3

I'm trying to delete .doc files in a folder that also contains .docx files too.

This is my attempt so far:

string[] files = Directory.GetFiles(Path, "*.doc", SearchOption.AllDirectories);

foreach (string f in files)
{
    File.Delete(f);
}

It deletes word documents with extensions of .doc and .docx. I want to delete .doc files only and keep .docx files.

Mahmoud Elgindy
  • 114
  • 1
  • 11

6 Answers6

3

The MSDN documentation for the Directory.GetFiles Method (String, String, SearchOption) includes this note:

When you use the asterisk wildcard character in a searchPattern such as "*.txt", the number of characters in the specified extension affects the search as follows:

•If the specified extension is exactly three characters long, the method returns files with extensions that begin with the specified extension. For example, "*.xls" returns both "book.xls" and "book.xlsx".

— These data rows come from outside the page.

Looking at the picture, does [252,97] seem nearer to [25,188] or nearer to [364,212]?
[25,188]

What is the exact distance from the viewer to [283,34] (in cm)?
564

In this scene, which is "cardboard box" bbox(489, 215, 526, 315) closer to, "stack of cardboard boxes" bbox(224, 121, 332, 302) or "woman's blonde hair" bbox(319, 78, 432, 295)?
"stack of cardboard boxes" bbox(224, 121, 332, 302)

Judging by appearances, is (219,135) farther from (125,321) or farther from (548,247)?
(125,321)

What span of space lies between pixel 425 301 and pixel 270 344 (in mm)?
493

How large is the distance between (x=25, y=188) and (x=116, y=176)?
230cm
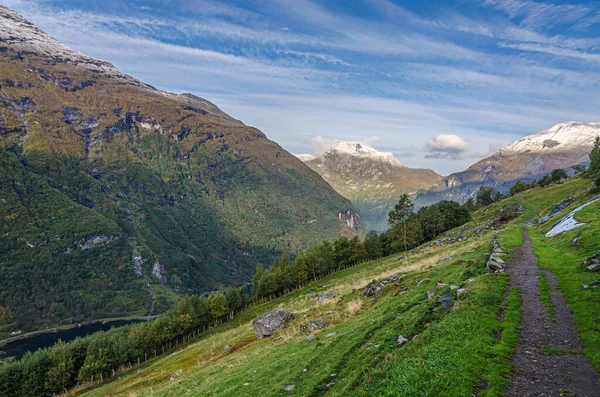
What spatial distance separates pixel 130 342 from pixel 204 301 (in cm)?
3075

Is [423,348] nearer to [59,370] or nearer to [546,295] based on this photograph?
[546,295]

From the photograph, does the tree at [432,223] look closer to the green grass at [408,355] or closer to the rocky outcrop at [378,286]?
the rocky outcrop at [378,286]

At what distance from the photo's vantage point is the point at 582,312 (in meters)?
15.6

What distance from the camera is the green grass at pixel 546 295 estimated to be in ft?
53.9

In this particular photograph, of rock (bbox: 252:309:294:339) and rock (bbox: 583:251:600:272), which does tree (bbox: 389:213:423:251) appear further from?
rock (bbox: 583:251:600:272)

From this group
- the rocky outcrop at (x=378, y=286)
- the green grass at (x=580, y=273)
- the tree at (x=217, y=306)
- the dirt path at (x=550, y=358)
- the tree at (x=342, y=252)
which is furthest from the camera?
the tree at (x=342, y=252)

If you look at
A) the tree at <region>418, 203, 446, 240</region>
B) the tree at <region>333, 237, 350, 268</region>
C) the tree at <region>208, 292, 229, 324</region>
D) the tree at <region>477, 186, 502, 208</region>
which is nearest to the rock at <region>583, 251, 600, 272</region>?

•In all other cases, the method returns files that exactly match the specified extension. For example, "*.ai" returns "file.ai" but not "file.aif".

When you use the question mark wildcard character, this method returns only files that match the specified file extension. For example, given two files, "file1.txt" and "file1.txtother", in a directory, a search pattern of "file?.txt" returns just the first file, whereas a search pattern of "file*.txt" returns both files.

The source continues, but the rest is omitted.